Zwilling supplied the Bw-tree team with a workload scenario exhibiting the “last-page latch” problem, in which all threads continually attempt to update a single page of a B-tree index—the “last page.” This high contention scenario causes severe performance degradation when using latch-based approaches. On this workload, the Bw-tree performed better by a factor of 24 over another, well-engineered latch-based implementation. The Hekaton team decided to go with the Bw-tree.
The Bw-Tree: A B-tree for New Hardware Platforms (opens in new tab) by Levandoski, Lomet, and Sengupta will be one of the papers presented in April during the 29th IEEE International Conference on Data Engineering (opens in new tab).
A Close Partnership
After four years working closely with the SQL Server product group, Larson values highly the collaboration experience, as well as its outcome.
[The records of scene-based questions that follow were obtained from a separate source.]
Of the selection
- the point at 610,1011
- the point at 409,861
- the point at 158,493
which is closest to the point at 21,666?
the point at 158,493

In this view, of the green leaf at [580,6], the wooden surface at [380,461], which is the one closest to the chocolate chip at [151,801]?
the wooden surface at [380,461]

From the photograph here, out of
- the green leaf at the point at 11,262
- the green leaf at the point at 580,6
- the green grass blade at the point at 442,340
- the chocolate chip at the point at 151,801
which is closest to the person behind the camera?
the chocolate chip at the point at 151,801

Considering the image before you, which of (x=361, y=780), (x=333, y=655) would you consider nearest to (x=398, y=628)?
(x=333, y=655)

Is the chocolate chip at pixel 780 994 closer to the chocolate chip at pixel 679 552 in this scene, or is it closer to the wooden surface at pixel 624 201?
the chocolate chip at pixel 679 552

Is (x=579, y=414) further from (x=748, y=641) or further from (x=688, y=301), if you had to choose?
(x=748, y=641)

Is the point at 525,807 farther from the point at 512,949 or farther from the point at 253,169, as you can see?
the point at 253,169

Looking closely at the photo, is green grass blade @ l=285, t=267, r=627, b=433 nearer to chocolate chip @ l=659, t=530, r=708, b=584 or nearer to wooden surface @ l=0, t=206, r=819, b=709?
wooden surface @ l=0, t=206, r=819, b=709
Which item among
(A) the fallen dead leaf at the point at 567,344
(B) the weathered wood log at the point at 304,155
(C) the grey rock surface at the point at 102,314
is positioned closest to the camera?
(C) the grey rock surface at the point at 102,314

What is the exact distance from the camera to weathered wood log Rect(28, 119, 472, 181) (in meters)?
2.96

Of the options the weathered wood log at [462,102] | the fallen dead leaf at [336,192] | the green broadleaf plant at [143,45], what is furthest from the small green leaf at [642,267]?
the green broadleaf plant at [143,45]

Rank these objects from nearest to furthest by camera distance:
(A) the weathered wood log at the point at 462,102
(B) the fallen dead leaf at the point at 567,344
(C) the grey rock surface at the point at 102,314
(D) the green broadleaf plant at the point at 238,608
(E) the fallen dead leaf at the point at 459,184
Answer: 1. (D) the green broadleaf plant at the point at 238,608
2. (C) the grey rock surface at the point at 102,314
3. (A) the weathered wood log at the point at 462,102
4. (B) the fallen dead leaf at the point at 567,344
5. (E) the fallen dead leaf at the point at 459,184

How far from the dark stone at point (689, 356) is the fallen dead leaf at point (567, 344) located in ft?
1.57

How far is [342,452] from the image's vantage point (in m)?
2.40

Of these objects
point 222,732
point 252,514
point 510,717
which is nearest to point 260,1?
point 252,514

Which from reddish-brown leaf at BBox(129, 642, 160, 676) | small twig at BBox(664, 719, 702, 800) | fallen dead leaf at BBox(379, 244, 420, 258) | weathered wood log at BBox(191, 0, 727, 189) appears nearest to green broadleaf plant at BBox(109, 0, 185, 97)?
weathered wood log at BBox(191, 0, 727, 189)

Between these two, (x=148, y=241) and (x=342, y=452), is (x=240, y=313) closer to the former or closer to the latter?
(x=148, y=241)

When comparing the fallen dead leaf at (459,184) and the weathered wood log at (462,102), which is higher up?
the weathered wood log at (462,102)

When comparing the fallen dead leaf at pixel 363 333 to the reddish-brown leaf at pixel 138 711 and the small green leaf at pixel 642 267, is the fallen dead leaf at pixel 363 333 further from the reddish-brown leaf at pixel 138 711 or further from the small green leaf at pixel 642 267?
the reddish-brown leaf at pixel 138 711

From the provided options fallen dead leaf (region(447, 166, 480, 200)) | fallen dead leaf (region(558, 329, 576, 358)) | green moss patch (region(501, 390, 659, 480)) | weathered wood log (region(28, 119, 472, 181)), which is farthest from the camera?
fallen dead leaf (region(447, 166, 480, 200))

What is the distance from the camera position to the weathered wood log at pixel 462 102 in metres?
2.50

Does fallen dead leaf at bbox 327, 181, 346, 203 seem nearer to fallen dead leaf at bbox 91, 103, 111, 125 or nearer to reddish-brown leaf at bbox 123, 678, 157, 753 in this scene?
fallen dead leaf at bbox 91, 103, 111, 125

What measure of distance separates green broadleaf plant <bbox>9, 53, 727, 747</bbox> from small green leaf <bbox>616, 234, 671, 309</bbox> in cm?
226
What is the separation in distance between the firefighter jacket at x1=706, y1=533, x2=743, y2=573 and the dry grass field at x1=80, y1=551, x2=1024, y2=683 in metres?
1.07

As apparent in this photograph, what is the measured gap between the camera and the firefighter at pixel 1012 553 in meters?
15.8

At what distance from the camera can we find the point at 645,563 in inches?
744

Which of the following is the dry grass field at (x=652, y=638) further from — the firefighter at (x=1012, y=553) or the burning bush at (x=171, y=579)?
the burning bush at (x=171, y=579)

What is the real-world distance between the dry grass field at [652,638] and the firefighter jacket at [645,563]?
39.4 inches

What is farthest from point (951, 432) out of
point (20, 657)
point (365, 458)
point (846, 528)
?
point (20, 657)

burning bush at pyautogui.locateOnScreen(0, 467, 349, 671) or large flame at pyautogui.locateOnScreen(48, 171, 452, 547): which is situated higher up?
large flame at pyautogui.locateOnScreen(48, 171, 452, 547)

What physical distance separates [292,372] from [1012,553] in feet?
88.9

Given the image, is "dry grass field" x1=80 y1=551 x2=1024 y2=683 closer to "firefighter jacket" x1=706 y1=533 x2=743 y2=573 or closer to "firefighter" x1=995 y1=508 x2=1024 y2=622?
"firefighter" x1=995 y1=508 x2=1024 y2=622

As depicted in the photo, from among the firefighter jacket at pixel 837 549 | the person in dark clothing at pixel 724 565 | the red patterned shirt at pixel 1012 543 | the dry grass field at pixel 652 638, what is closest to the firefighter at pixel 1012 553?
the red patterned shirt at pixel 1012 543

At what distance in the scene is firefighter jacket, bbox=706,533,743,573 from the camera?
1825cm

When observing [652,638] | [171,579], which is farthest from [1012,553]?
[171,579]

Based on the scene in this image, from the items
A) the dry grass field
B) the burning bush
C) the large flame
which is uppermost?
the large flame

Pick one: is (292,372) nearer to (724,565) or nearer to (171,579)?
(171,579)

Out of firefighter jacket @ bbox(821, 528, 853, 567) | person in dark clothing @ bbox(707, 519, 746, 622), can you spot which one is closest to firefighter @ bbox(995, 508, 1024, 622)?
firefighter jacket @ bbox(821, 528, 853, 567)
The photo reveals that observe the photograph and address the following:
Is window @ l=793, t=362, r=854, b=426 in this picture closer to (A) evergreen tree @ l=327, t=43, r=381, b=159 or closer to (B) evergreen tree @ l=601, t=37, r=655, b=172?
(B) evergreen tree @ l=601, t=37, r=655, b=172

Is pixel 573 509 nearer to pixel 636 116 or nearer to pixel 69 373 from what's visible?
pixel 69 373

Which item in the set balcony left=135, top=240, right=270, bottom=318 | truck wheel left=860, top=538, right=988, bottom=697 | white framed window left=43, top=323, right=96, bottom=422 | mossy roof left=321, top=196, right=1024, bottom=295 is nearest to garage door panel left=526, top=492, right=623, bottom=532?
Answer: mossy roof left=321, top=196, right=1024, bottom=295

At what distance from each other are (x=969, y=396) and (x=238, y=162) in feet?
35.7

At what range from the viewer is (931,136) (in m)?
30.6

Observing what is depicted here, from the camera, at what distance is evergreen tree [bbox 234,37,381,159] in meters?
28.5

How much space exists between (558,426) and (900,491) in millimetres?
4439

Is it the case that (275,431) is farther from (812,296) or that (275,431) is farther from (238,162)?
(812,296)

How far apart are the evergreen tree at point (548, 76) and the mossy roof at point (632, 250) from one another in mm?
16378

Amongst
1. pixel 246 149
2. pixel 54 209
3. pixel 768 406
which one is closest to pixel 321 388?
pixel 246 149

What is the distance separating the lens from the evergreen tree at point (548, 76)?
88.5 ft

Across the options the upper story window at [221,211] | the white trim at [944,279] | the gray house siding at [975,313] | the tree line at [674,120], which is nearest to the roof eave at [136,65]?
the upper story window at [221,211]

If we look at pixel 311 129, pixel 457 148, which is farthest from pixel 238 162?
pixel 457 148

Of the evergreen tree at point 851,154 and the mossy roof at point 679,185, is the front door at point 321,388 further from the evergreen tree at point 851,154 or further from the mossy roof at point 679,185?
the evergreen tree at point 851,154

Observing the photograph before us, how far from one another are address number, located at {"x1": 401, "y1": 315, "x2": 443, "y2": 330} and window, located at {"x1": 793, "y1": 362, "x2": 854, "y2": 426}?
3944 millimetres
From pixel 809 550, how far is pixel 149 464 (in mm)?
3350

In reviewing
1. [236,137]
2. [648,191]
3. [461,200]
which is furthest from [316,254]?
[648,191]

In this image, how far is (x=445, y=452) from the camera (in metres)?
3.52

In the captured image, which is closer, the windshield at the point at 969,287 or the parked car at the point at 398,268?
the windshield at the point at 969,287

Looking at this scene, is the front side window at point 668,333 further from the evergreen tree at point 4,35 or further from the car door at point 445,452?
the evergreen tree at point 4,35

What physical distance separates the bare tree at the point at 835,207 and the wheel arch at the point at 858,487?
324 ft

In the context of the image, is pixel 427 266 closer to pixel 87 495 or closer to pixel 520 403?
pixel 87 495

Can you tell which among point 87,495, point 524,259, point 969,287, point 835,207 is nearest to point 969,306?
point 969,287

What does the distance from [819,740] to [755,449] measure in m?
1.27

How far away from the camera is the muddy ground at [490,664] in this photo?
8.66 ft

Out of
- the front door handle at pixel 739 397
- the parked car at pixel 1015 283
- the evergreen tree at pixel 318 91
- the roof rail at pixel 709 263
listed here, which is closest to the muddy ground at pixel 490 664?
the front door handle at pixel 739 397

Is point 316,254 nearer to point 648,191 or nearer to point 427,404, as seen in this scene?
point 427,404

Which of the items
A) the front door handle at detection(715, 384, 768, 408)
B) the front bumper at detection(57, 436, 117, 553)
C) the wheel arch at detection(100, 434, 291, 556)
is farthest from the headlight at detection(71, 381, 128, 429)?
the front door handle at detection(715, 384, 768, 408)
“The Hekaton team within the SQL Server product group is the most talented and ambitious product team I’ve ever worked with,” Larson says. “The key developers have deep technical knowledge and strong technical views, which sometimes lead to rather heated but always valuable discussions.”
The collaboration continues. Hekaton entered its next phase during PASS Summit 2012: private previews with a small set of customers. This group will help build, test, and validate the capabilities of the solution—as well as validate the decision to incorporate Hekaton technology into the core of SQL Server, so that it accelerates performance with complete transparency.